As mentioned, Chagall's collaboration was not limited to just these two paintings. At the same time he also designed the Met's new production of Mozart's "Die Zauberflöte." Maybe because of this there are several references to Mozart in "The Sources of Music." If you look closely, you can see he took several figures from "The Sources of Music" and used them in an ad poster (entitled Main Poster) for the Magic Flute. The figures are actually a group of animals which correspond to the characters in the opera.

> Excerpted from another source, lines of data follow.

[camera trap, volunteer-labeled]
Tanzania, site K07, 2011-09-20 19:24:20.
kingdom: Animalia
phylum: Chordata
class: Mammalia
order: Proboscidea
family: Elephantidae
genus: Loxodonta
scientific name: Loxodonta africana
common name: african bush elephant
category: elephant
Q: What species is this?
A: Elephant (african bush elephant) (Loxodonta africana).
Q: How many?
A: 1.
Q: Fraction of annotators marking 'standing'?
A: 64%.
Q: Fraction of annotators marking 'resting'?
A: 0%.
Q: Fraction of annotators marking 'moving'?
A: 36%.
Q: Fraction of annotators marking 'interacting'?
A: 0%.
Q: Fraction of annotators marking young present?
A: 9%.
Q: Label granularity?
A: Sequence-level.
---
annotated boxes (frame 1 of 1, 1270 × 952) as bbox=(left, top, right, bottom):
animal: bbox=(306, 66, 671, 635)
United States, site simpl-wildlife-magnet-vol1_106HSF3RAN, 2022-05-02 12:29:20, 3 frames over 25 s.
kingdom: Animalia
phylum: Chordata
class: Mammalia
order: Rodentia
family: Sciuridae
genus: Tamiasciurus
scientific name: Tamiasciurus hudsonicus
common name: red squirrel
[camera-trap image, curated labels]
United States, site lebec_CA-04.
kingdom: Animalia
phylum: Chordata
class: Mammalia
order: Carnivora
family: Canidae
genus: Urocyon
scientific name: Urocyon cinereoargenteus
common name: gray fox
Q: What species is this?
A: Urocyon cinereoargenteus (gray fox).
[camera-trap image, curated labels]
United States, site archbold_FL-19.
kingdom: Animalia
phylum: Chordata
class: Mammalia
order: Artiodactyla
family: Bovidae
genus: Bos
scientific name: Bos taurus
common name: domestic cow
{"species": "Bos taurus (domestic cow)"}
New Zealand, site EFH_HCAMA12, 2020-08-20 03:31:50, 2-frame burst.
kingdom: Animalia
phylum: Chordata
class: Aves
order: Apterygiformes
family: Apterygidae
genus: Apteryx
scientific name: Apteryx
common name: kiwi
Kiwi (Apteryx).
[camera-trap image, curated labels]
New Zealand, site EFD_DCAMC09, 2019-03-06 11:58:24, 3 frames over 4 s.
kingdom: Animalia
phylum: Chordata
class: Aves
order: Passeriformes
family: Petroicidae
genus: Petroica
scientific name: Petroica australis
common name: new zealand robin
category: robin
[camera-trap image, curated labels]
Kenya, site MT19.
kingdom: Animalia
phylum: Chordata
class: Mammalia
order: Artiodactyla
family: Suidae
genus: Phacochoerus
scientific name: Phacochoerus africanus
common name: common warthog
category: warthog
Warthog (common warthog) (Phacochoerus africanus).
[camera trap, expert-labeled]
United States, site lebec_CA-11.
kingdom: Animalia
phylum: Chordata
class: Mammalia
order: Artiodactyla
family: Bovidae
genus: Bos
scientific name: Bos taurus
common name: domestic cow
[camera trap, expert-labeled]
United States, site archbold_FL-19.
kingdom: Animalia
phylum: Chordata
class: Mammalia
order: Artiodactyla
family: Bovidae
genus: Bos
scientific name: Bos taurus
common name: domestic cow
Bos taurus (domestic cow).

As with many of his works, the paintings get their inspiration from the Bible. Chagall loved portraying images from the Bible throughout his career. The five characters in his poster are set in the Garden of Eden, and throughout his designs he tried to draw the paralells between the Bible and Mozart's opera. To him, they both shared the fundamental principles of goodness and truth. “For me there is nothing on earth that approaches those two perfections, “The Magic Flute” and the Bible,” he said.
The 1967 production of "Die Zauberflöte" was a great success. A Times Herald review by Speight Jenkins Jr. described it as such:
"All I had heard around the Metropolitan in the weeks preceding the premiere boded ill for the multi-colored, fanciful, way-out sets and costumes designed by the famous artist, Marc Chagall. Every bad rumor was wrong. From beginning to end, the welter of color created the non-realistic landscape which is the domain of "Zauberflöte."
The colors and Chagall's use of them defy description. Basically the action is played on a central disk. The only props are those required by the libretto, such as the tree on which Papageno attempts to hang himself. The color derives from a countless succession of backdrops which, along with side drops, indicate the change of scene. The animals in the "Flute" dance on with Chagall-ian double heads and cavort about the stage in an incredible manner. A reservation on the costumes: they are, except for Papageno's, over-colored."
Chagall's Magic Flute would be replaced in 1991 with a new production by David Hockney. However, his paintings will forever grace the walls of the Met. If you stroll along Lincoln Center on a sunny afternoon, do not despair when you don't see them. They are just covered by giant curtains to protect them from the sun.